Ci dirigemmo velocemente verso Kuwait City e cominciai a vedere i contorni della costa e l’illuminazione a giorno della città. Dissi all’interfono che mi aspettavo Kuwait City oscurata rallegrandomi che invece non lo fosse.
Entrati su terra iniziammo l’avvicinamento al nostro obiettivo assumendo la configurazione tattica prevista. Incrementammo la velocità e scendemmo, usando la strumentazione di bordo, ulteriormente di quota.
La CONTRAEREA era molto attiva e ricordo di aver effettuato una chiamata al COORDINATORE TATTICO
della MISSIONE a bordo di un AWACS
con il nominativo POMKA, dicendogli che LEAGION 14
(nominativo radio del numero 4 la formazione di velivoli di quella notte) proseguiva per la missione. In risposta ricevetti un “ROGER”.
Alle 04.30 ho sganciato come previsto il carico bellico, composto da 5 MK 83 ritardate con il Sistema MATRA, sull’obiettivo, e 40 secondi dopo sono stato colpito violentemente dalla contraerea irachena ai comandi di volo del velivolo costringendomi al lancio.

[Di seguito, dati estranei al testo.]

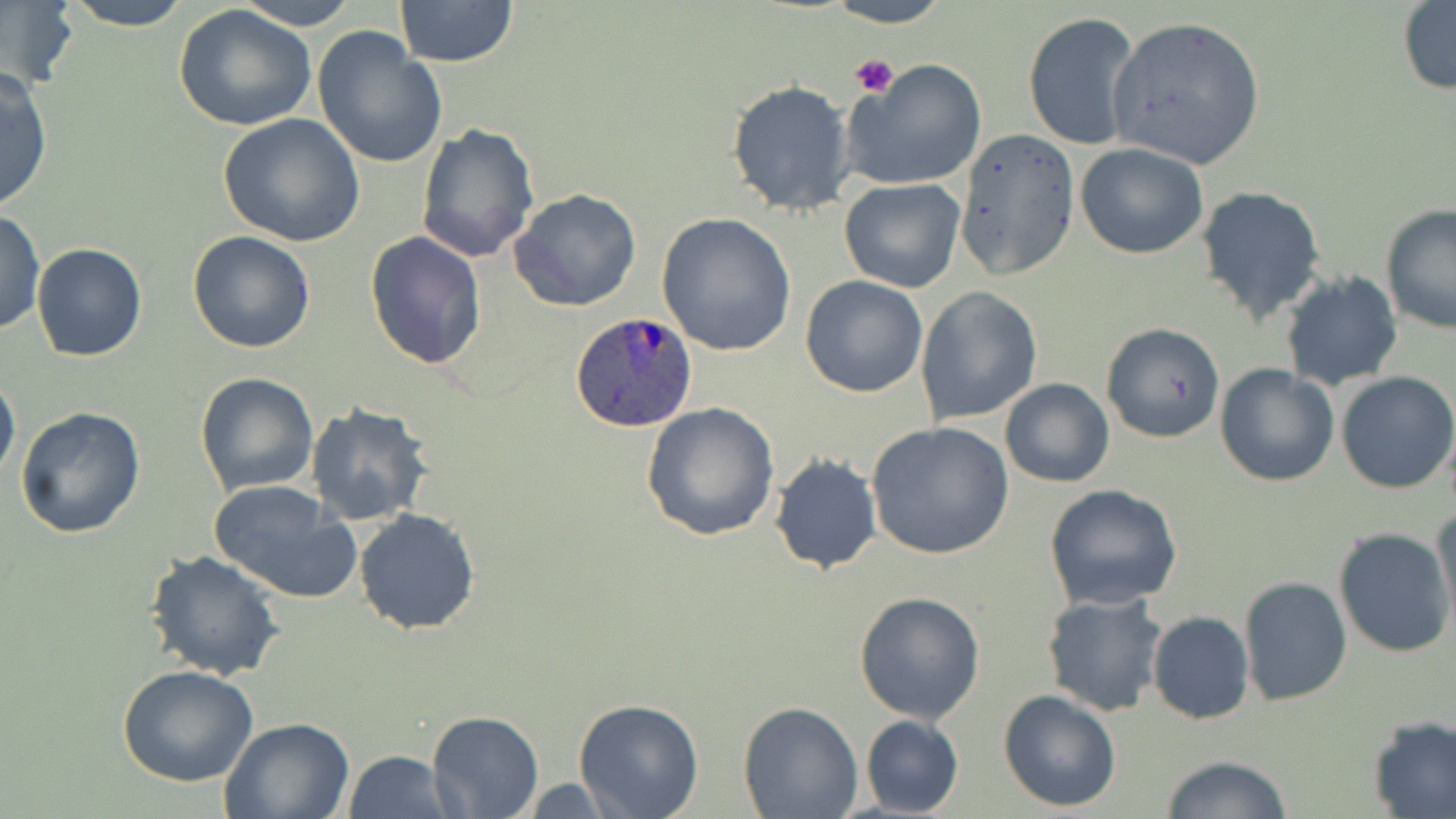

Approximate bounding boxes as named x1/y1/x2/y2 corners in pixels. Uninfected red blood cell locations: (x1=62, y1=0, x2=194, y2=31), (x1=232, y1=0, x2=361, y2=30), (x1=393, y1=0, x2=519, y2=67), (x1=824, y1=0, x2=951, y2=28), (x1=1397, y1=1, x2=1456, y2=96), (x1=2, y1=2, x2=77, y2=91), (x1=173, y1=5, x2=317, y2=133), (x1=1023, y1=11, x2=1144, y2=154), (x1=1107, y1=15, x2=1266, y2=170), (x1=312, y1=27, x2=448, y2=171), (x1=847, y1=58, x2=990, y2=188), (x1=0, y1=66, x2=54, y2=213), (x1=726, y1=79, x2=856, y2=215), (x1=219, y1=113, x2=367, y2=248), (x1=416, y1=123, x2=540, y2=265), (x1=953, y1=127, x2=1078, y2=279), (x1=1075, y1=142, x2=1208, y2=259), (x1=840, y1=178, x2=966, y2=293), (x1=1197, y1=185, x2=1328, y2=326), (x1=509, y1=189, x2=643, y2=312), (x1=1379, y1=203, x2=1455, y2=334), (x1=1, y1=209, x2=45, y2=334), (x1=656, y1=211, x2=798, y2=357), (x1=365, y1=230, x2=487, y2=371), (x1=186, y1=231, x2=316, y2=354), (x1=32, y1=243, x2=147, y2=361), (x1=1278, y1=270, x2=1403, y2=391), (x1=800, y1=274, x2=928, y2=397), (x1=914, y1=286, x2=1043, y2=425), (x1=1101, y1=321, x2=1225, y2=444), (x1=1215, y1=364, x2=1340, y2=487), (x1=0, y1=368, x2=20, y2=485), (x1=194, y1=371, x2=320, y2=496), (x1=1336, y1=372, x2=1456, y2=493), (x1=999, y1=378, x2=1115, y2=487), (x1=641, y1=402, x2=782, y2=541), (x1=303, y1=403, x2=436, y2=529), (x1=16, y1=407, x2=146, y2=540), (x1=866, y1=420, x2=1014, y2=561), (x1=769, y1=451, x2=882, y2=575), (x1=209, y1=479, x2=362, y2=605), (x1=1043, y1=484, x2=1185, y2=610), (x1=1433, y1=504, x2=1456, y2=630), (x1=354, y1=507, x2=481, y2=635), (x1=1332, y1=527, x2=1455, y2=659), (x1=145, y1=550, x2=286, y2=682), (x1=1238, y1=577, x2=1352, y2=707), (x1=853, y1=591, x2=986, y2=723), (x1=1042, y1=592, x2=1168, y2=716), (x1=1147, y1=611, x2=1254, y2=724), (x1=117, y1=665, x2=260, y2=787), (x1=998, y1=689, x2=1123, y2=812), (x1=573, y1=698, x2=704, y2=819), (x1=737, y1=700, x2=864, y2=818), (x1=428, y1=708, x2=543, y2=817), (x1=860, y1=715, x2=964, y2=817), (x1=1367, y1=715, x2=1456, y2=818), (x1=219, y1=717, x2=353, y2=819), (x1=343, y1=751, x2=454, y2=819), (x1=1159, y1=755, x2=1295, y2=818), (x1=507, y1=777, x2=628, y2=815). Plasmodium ovale-infected red blood cell locations: (x1=570, y1=311, x2=701, y2=433). Platelet locations: (x1=851, y1=54, x2=900, y2=98). Slide-level diagnosis: Plasmodium ovale. 1000x magnification. Single field of view. Image is 1456×819 pixels. May-Grünwald-Giemsa stain. Optical microscopy. Thin blood smear.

Tutta questa concitata fase è stata ricavata dal crash recorder del Tornado abbattuto in quanto di quei momenti non mi rimangono se non vaghi ricordi, una cosa però è certa e cioè che aver dato l’ordine di eiezione deve essermi costato moltissimo. Ogni pilota durante la missione, fa del suo velivolo il rifugio più sicuro e confortevole del mondo. Lasciarlo non può che costare tantissimo dal punto di vista psicologico ed è per questo che il lancio in genere si effettua quando tutte le altre opzioni vengono meno.
Il punto di impatto del velivolo e quindi presumibilmente anche il punto di atterraggio dei due paracadute, era a circa 20 Km Nord—Ovest di Kuwait City. Il luogo era alla periferia del complesso di Caserme Irachene che costituiva l’altro Target.
La cattura da parte delle Truppe Irachene è stata immediata, data la vicinanza dell’impatto dalle installazioni logistiche.
Appena presi io ed il Navigatore Cap. Maurizio COCCIOLONE siamo stati divisi e tenuti in luoghi separati. Io sono stato tenuto nella postazione di comando di una Batteria ZSU 234 che il nostro velivolo al momento dell’impatto aveva distrutto.
Lì sono stato spogliato di tutto e sono stato vestito con biancheria di fabbricazione ungherese e con la nota tuta gialla dei prigionieri di guerra
La Tuta da Volo, Pistola Beretta CAL.9, due Caricatori, Scarponi, Tuta Anti—G, Casco, Cosciale, Pugnale, Orologio e biancheria intima mi sono stati confiscati.
Dal lancio fino al momento della liberazione non ho più incontrato COCCIOLONE di cui conoscevo la sorte.